Java Monitor

CAR Hoare wrote an article on monitors back when. http://i.stanford.edu/pub/cstr/reports/cs/tr/73/401/CS-TR-73-401.pdf in which Hoare develops "Brinch-Hansen's concept of a monitor".

In page 4 of http://pages.cs.wisc.edu/~remzi/OSTEP/threads-monitors.pdf, the authors write that there is a difference between theory and practice in practice. This book section talks about how Mesa semantics subtly but critically changed signal() so it was just a hint which changed the state of a thread from blocked state to runnable state but not run it immediately.

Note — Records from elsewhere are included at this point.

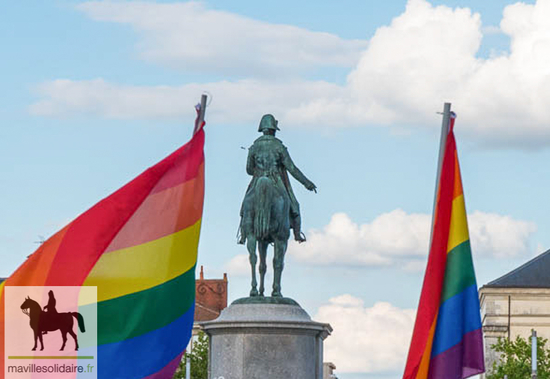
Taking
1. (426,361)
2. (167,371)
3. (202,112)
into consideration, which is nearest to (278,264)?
(426,361)

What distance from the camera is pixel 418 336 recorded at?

We implement the Mesa semantics (as opposed to Hoare semantics) in which we almost always put the wait() inside a while loop. 

public:
void produce(int element)
{
    while (fullEntries == MAX) // line P0 (CHANGED IF->WHILE)
    wait(&empty);          // line P1
    buffer[fill] = element;    // line P2
    fill = (fill + 1) % MAX;   // line P3
    fullEntries++;             // line P4
    signal(&full);             // line P5
}
int consume()
{
    while (fullEntries == 0)   // line C0 (CHANGED IF->WHILE)
    wait(&full);           // line C1
    int tmp = buffer[use];     // line C2
    use = (use + 1) % MAX;     // line C3
    fullEntries--;             // line C4
    signal(&empty);            // line C5
    return tmp;                // line C6
}
Figure D.5: Producer/Consumer with Monitors and Mesa Semantics

The gist is this:
Thus, if you remember nothing else at all from this class, you can just remember: always recheck the condition after being woken! Put in even simpler terms, use while loops and not if statements when checking conditions.